SummaryO autor escreve a Ana Vitória para a aconselhar quanto à sua conduta, nomeadamente para ter paciência quanto ao seu confessor. Apesar de não concordar muito com o método deste penitenciário, encoraja a destinatária a cumpri-lo sem disso retirar peso ou rancor, e também a aconselha quanto a outras questões da fé.
Author(s) Nicolau de Santo Agostinho
Addressee(s) Ana Vitória            
From Portugal, Faro
To Portugal, Setúbal
Context

O mestre frei Nicolau de Santo Agostinho foi acusado pela Inquisição de Lisboa por ter solicitado a Ana Vitória, a destinatária das suas 13 cartas. Neste processo, diz-se que o padre juntou por várias vezes a sua cara à de Ana Vitória e que também lhe apertara a mão (fl. 2r). Como estas ações eram feitas no confessionário, e como assim se comungava sem ter efetuado a confissão, chegariam estas para formar delito. A denúncia formal de Ana Vitória surge no fólio 3r e contém o seguinte (edição e pontuação normalizadas, abreviaturas expandidas): "Para satisfazer a Lei da Santa Inquisição denuncio o Padre Manuel Francisco Nicolau de Santo Agostinho Provincial de São Francisco, o qual no confessionário por vezes uniu a sua cara com a minha de propósito e me apertou a mão, mas não passou a mais. Eu, Ana Vitória, filha de António Pinto, marítimo, e vivo com meu pai em Setúbal, na freguesia de Nossa Senhora da Anunciada. 27 de junho de 1789...". Apesar de ser acusado naquele testemunho de Ana Vitória, nos interrogatórios (fl. 8r e seguintes) a religiosa afirma não desconfiar de segundas intenções nas sessões de confissão. Afirma também que o padre sempre se havia comportado respeitosa e honestamente, mesmo tendo estado a sós com ela diversas vezes. Comprova essa conduta, até porque no domínio privado da correspondência o padre demonstra ter para com ela um bom comportamento. Ana Vitória disse ter feito o documento por sentir que devia certificar-se de que aquela ação de juntar a cara não era ilícita (fl. 8v), depois de ter comentado este facto com outro frei e este lhe ter dito que deveria denunciar, mas que ele próprio não tinha má opinião das ações do frei Nicolau. Várias testemunhas no bairro do Troino, onde morava a solicitada, foram inquiridas e todas atestaram a boa-fé e conduta de Ana Vitória, pelo que a Inquisição acreditou na palavra da mesma. Cinco testemunhas ligadas à Ordem de São Francisco foram também inquiridas e todas elas atestam a boa-fé e conduta do mestre frei Nicolau de Santo Agostinho, alegando que apenas os religiosos mais dignos conseguiriam o cargo de vigário confessor das freiras do Convento de Jesus em Setúbal (fl. 45r). Segundo os dados de catalogação deste processo por parte dos serviços do Arquivo Nacional da Torre do Tombo, o documento está incompleto.

• [Pedido 1] Selecione todas as linhas dos registos que contêm a palavra "camera", tendo em conta a distinção entre maiúsculas e minúsculas.

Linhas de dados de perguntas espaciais
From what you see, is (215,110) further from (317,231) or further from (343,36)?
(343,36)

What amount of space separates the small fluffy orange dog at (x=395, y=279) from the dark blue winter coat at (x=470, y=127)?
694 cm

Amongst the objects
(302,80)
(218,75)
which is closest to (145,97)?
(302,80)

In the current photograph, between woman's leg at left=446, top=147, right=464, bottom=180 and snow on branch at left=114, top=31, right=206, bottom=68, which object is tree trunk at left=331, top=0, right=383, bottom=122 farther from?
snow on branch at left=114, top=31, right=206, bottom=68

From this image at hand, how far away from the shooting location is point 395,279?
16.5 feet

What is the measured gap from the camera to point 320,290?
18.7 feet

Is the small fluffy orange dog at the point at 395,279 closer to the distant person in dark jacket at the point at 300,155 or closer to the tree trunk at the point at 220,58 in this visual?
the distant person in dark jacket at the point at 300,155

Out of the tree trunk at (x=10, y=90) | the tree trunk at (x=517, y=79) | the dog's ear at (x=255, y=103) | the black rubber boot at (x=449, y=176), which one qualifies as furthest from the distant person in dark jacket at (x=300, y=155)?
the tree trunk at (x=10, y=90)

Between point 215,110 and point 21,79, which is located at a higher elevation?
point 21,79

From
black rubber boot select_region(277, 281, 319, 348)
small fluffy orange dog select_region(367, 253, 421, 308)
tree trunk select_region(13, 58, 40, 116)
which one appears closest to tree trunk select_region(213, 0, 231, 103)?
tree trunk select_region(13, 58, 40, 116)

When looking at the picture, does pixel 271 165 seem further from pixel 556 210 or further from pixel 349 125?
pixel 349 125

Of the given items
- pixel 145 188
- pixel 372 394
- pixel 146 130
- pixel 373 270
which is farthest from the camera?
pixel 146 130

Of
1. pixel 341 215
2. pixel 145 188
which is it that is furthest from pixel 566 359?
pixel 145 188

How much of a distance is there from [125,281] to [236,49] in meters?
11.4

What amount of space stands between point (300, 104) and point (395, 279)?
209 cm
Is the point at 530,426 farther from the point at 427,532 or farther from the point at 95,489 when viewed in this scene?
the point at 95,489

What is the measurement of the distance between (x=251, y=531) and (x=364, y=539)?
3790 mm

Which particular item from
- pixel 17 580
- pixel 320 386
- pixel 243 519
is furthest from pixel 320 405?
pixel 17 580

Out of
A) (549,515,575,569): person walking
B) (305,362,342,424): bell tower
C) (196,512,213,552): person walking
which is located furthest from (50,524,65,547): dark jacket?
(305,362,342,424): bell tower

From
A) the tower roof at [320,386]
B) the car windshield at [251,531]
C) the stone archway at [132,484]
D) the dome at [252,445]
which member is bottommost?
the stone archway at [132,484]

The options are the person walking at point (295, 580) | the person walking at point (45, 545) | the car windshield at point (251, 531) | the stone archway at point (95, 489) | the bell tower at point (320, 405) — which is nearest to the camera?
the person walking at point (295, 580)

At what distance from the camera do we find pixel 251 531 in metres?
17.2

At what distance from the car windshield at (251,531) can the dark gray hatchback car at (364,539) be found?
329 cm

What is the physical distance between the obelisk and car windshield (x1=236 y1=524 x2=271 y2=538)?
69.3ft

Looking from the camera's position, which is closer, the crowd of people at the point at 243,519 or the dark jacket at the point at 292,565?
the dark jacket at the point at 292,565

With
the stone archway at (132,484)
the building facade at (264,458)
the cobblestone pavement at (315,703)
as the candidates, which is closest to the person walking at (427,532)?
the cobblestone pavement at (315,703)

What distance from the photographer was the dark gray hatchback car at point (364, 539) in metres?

• [Pedido 2]
Com base no excerto, responda, por favor, às perguntas seguintes:
(a) Para que localidade foi enviada a carta?
(b) Quantas cartas teve Ana Vitória como destinatária?
(c) Quantas testemunhas ligadas à Ordem de São Francisco foram inquiridas?

• [Resolução 1]
What is the measured gap from the camera to point 320,290?
which is farthest from the camera?
The options are the person walking at point (295, 580) | the person walking at point (45, 545) | the car windshield at point (251, 531) | the stone archway at point (95, 489) | the bell tower at point (320, 405) — which is nearest to the camera?
At what distance from the camera do we find pixel 251 531 in metres?
Looking from the camera's position, which is closer, the crowd of people at the point at 243,519 or the dark jacket at the point at 292,565?

• [Resolução 2]
(a) Setúbal, em Portugal.
(b) 13 cartas.
(c) Cinco testemunhas.